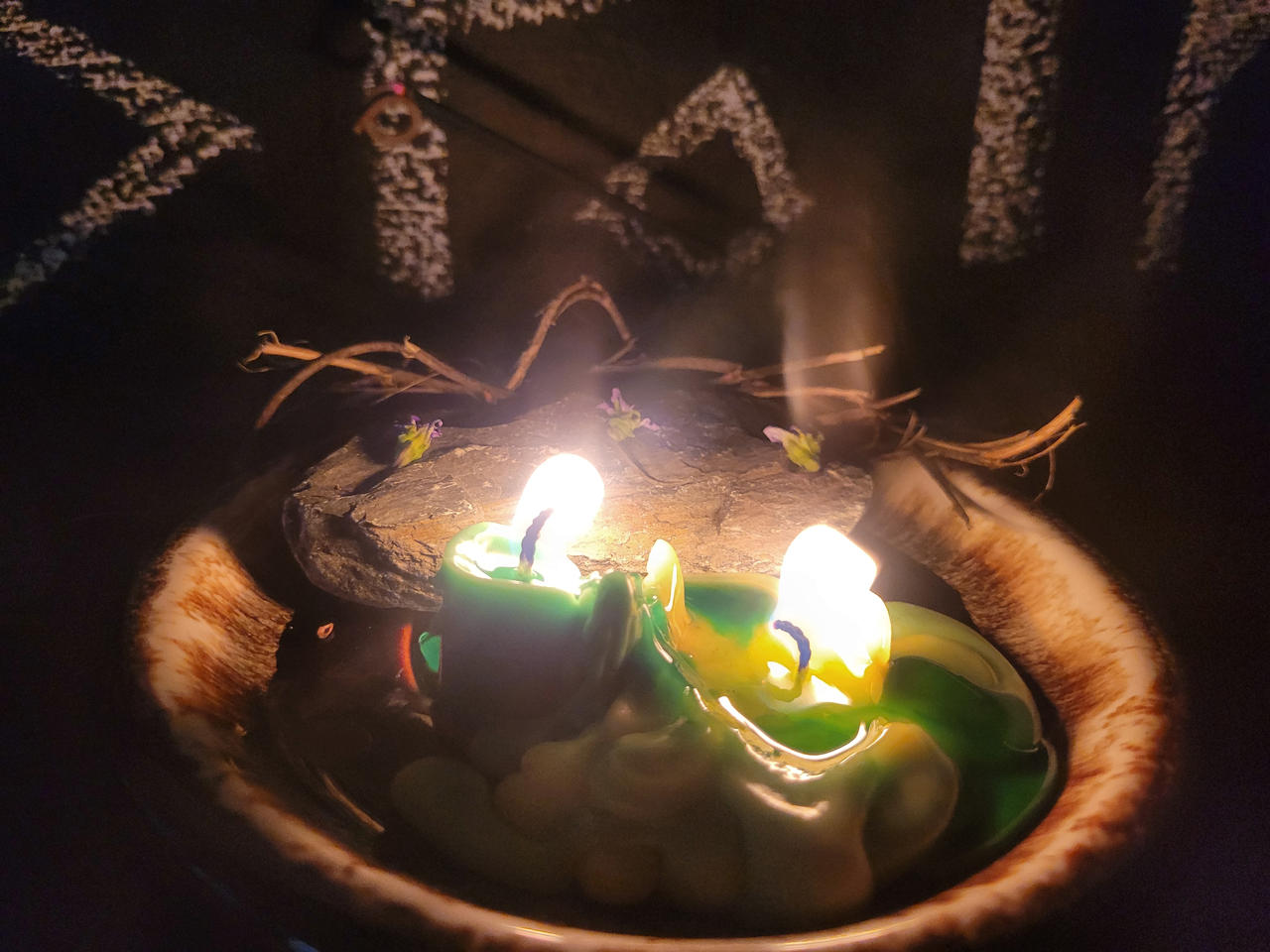 Full Moon | Spring | Runes | Offerings | Thanks by DataBurnGaming on ...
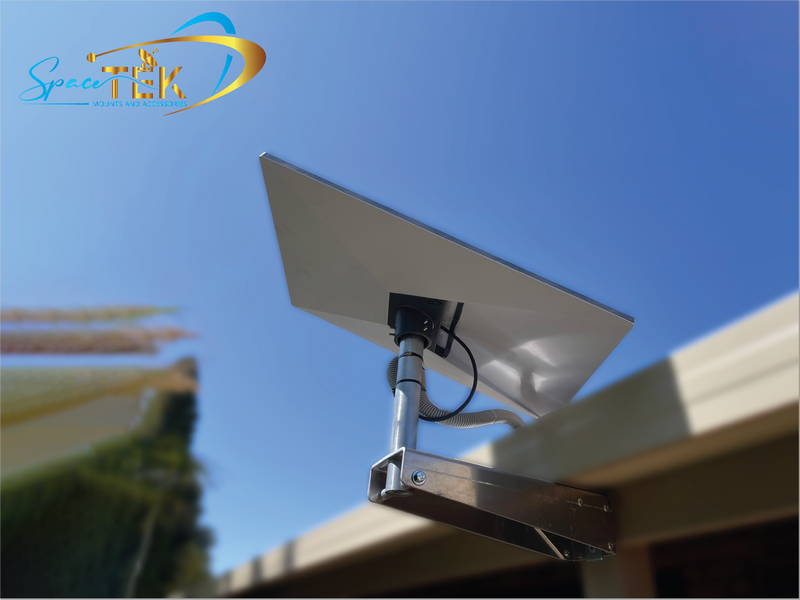 Hang Tight! How to Install Your Starlink Dish Wall Mount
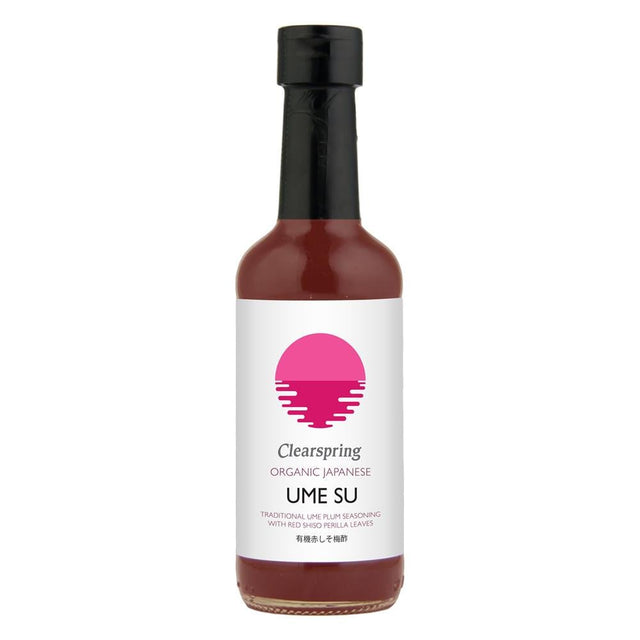 Organic Japanese Ume Su (Ume Plum Seasoning) 250ml - Greenlands Health Store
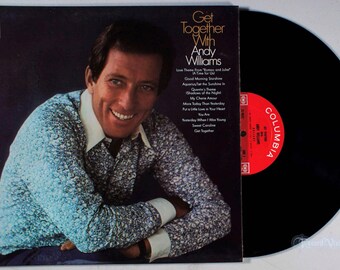 Andy Williams - Get Together With (1969) Vinyl LP -  You Are
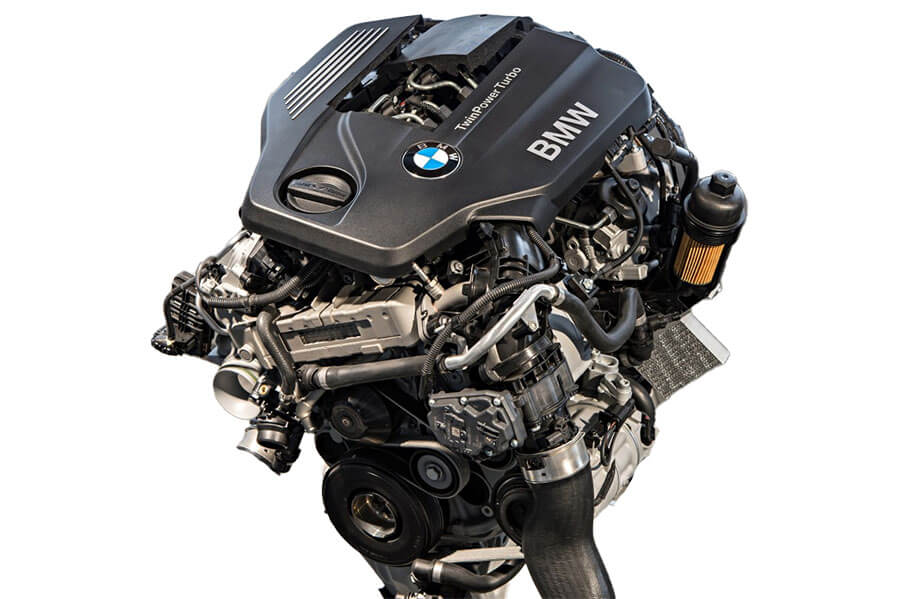 Motore BMW B48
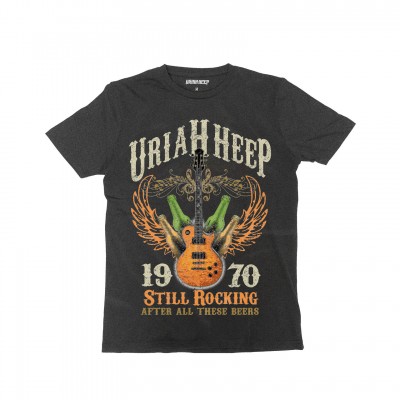 Футболка Uriah Heep “Still Rocking” серая Limited Edition! 00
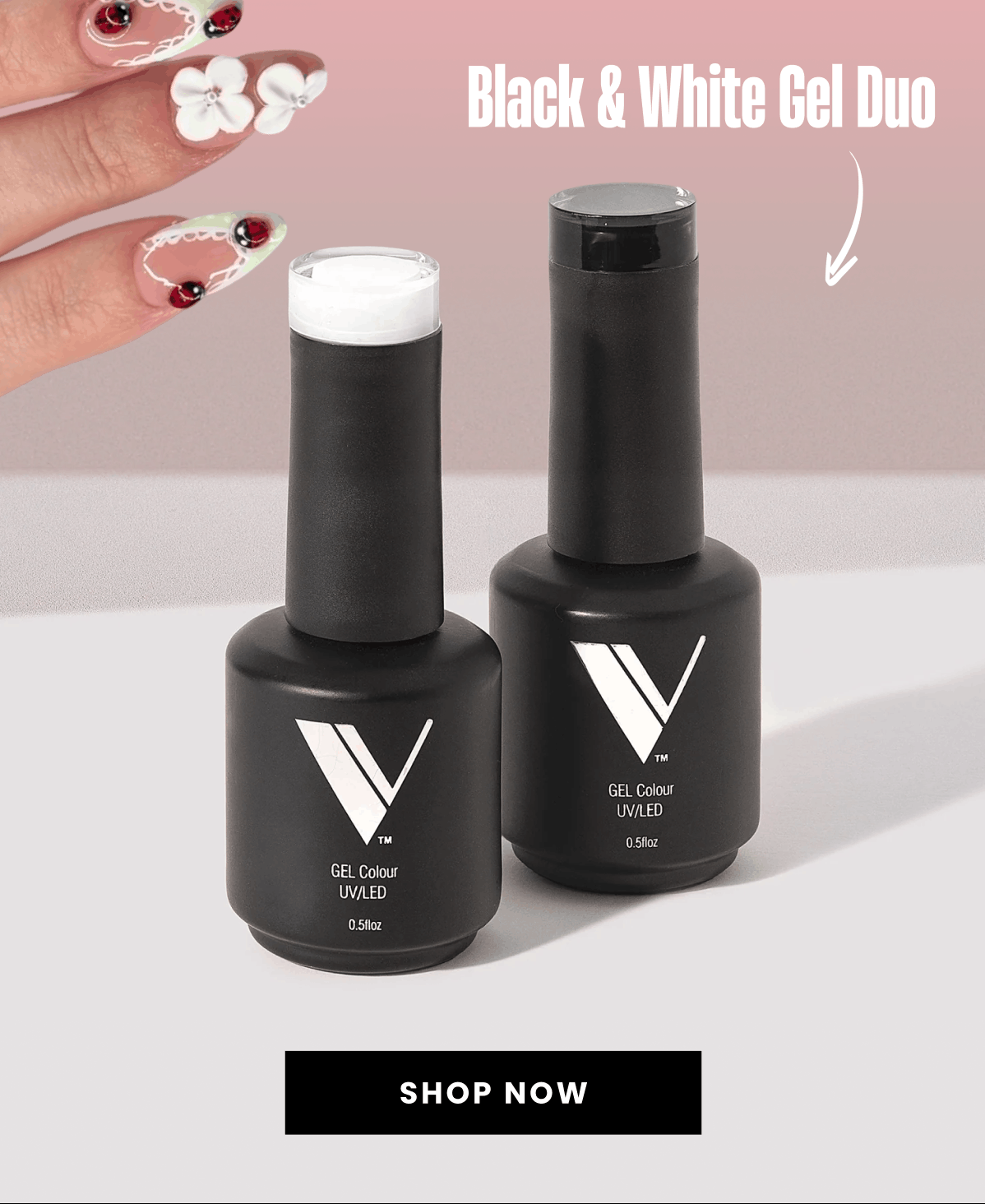 Black & White Gel Duo | Shop Now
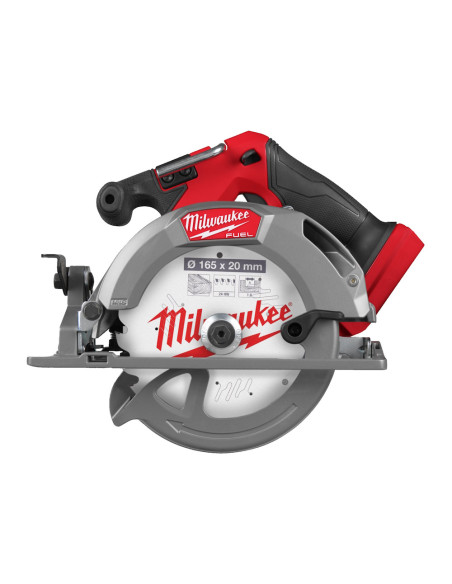 MILWAUKEE Sega circolare 55 mm per legno M18 FCS552-0X FUEL con valigetta
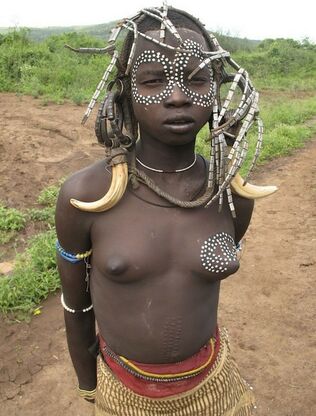 African breasts - Poringa!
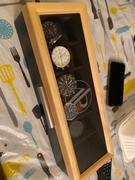 Case Elegance - regalare l'eleganza Scatola per orologi in pino bicolore - 6 slot Recensione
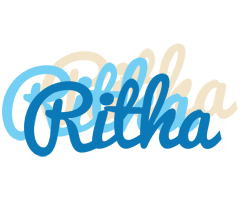 Ritha breeze logo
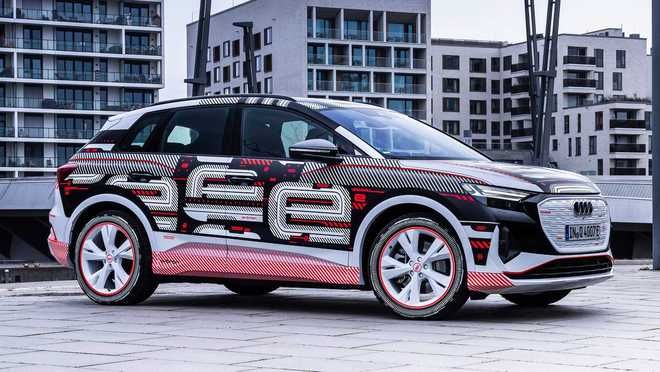 電動(dòng)汽車，新車，奧迪Q4 e-tron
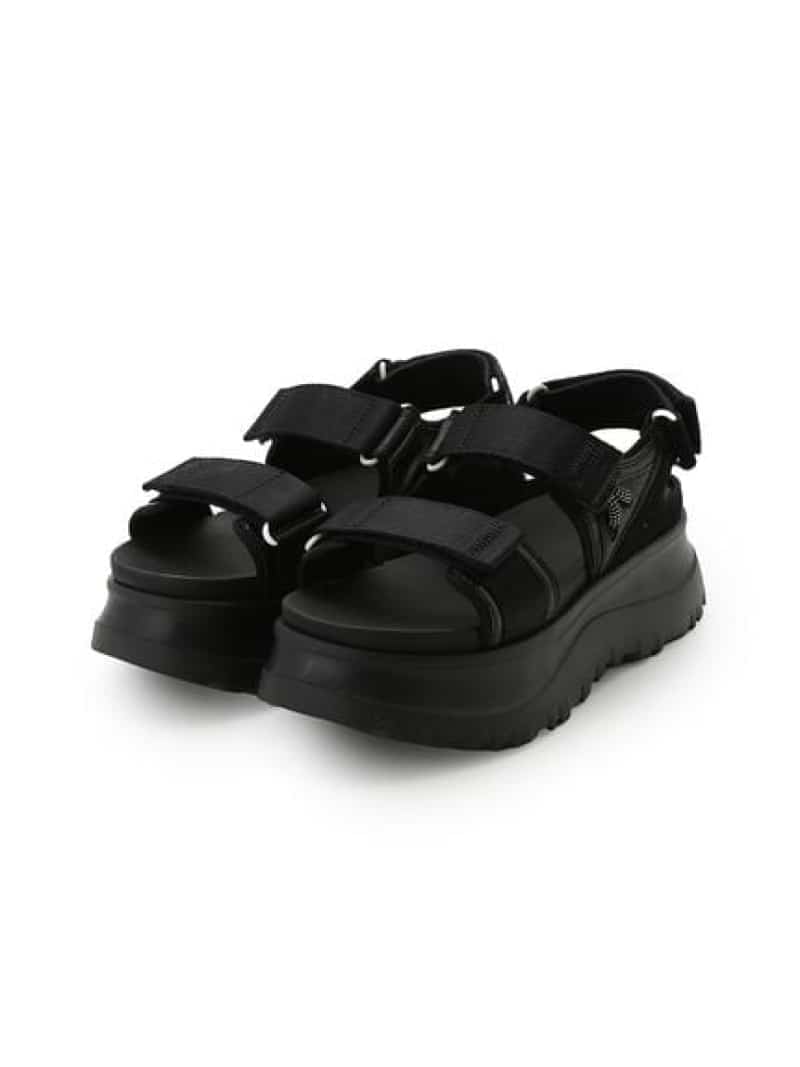 【FRAY I.D｜UGG(R)】W ASTROMETRO STRAP FRAY I.D フレイ アイディー シューズ・靴 サンダル ブラック【送料無料】[ Fashion]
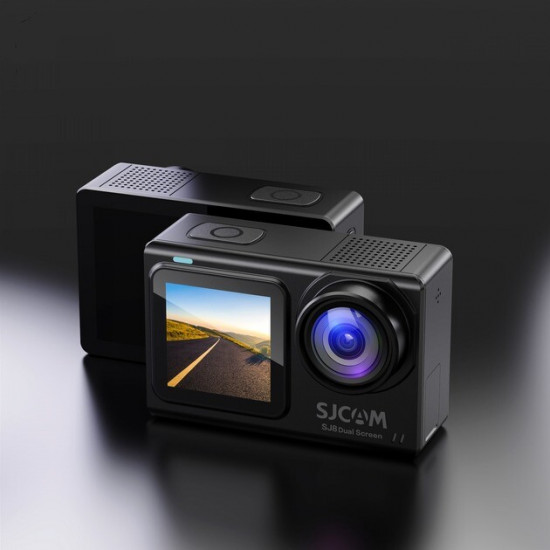 Екшн камера SJCAM SJ8 Dual Screen WiFi Black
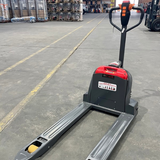 2T Full Electric Pallet Jack Truck with Lithium Battery 685mm Wide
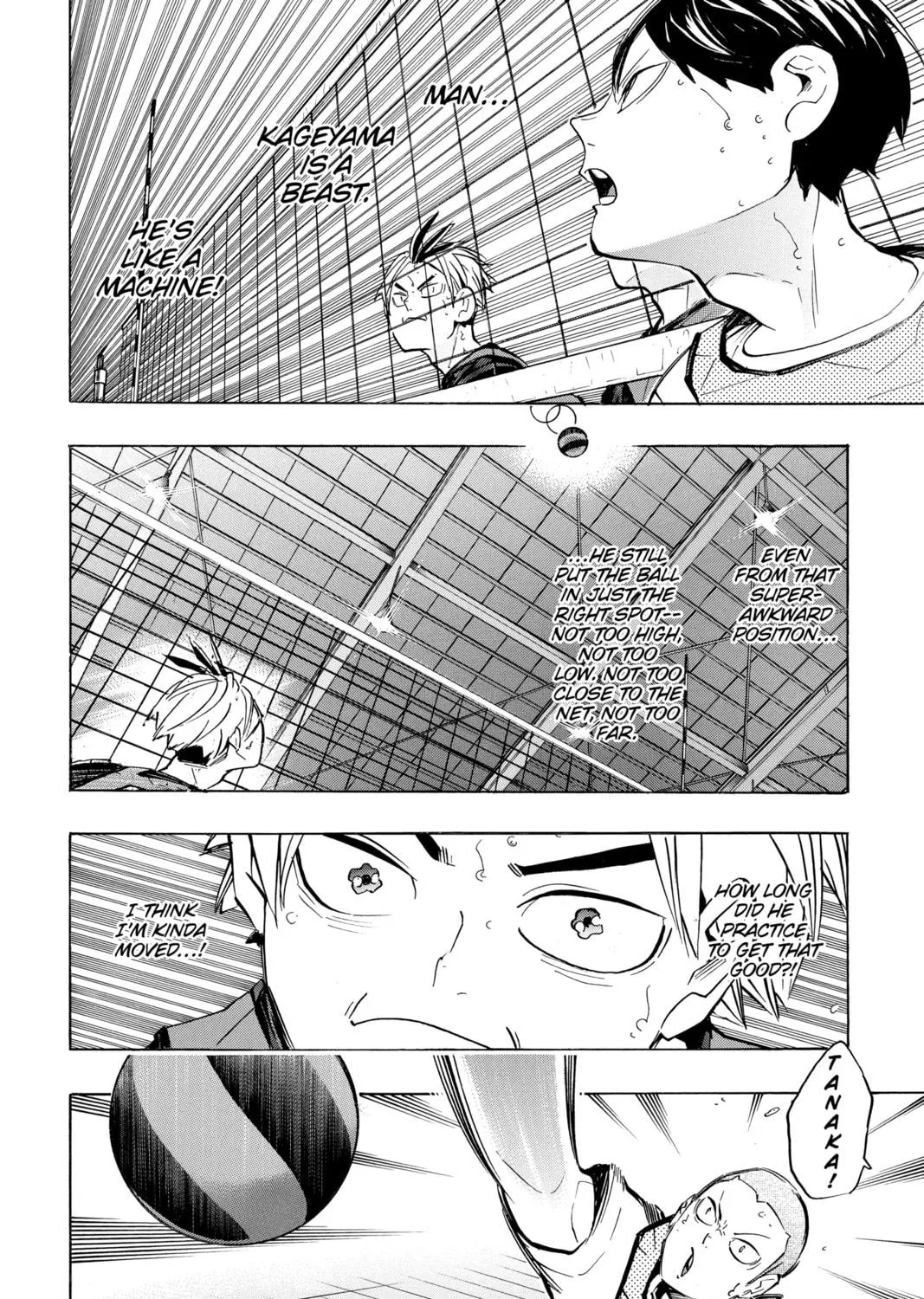 Read Haikyu!! chapter 223 image 22 on Lezhin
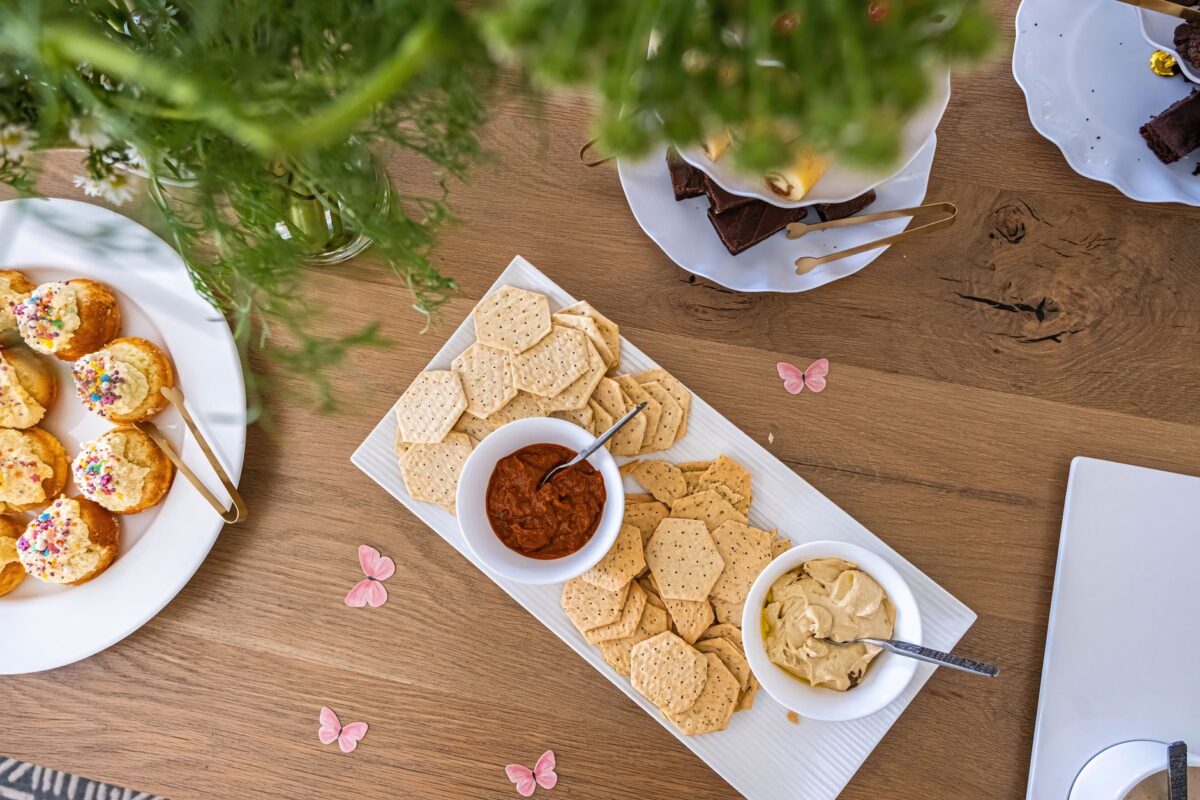 Ideias de comida e bebida para festas de verão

※ ※ ※

## REQUIREMENT:
Write out the text of all seventeen rows above word for word, without the pictures.

## SOLVED PROBLEM:
 Full Moon | Spring | Runes | Offerings | Thanks by DataBurnGaming on ...
 Hang Tight! How to Install Your Starlink Dish Wall Mount
 Organic Japanese Ume Su (Ume Plum Seasoning) 250ml - Greenlands Health Store
 Andy Williams - Get Together With (1969) Vinyl LP -  You Are
 Motore BMW B48
 Футболка Uriah Heep “Still Rocking” серая Limited Edition! 00
 Black & White Gel Duo | Shop Now
 MILWAUKEE Sega circolare 55 mm per legno M18 FCS552-0X FUEL con valigetta
 African breasts - Poringa!
 Case Elegance - regalare l'eleganza Scatola per orologi in pino bicolore - 6 slot Recensione
 Ritha breeze logo
 電動(dòng)汽車，新車，奧迪Q4 e-tron
 【FRAY I.D｜UGG(R)】W ASTROMETRO STRAP FRAY I.D フレイ アイディー シューズ・靴 サンダル ブラック【送料無料】[ Fashion]
 Екшн камера SJCAM SJ8 Dual Screen WiFi Black
 2T Full Electric Pallet Jack Truck with Lithium Battery 685mm Wide
 Read Haikyu!! chapter 223 image 22 on Lezhin
 Ideias de comida e bebida para festas de verão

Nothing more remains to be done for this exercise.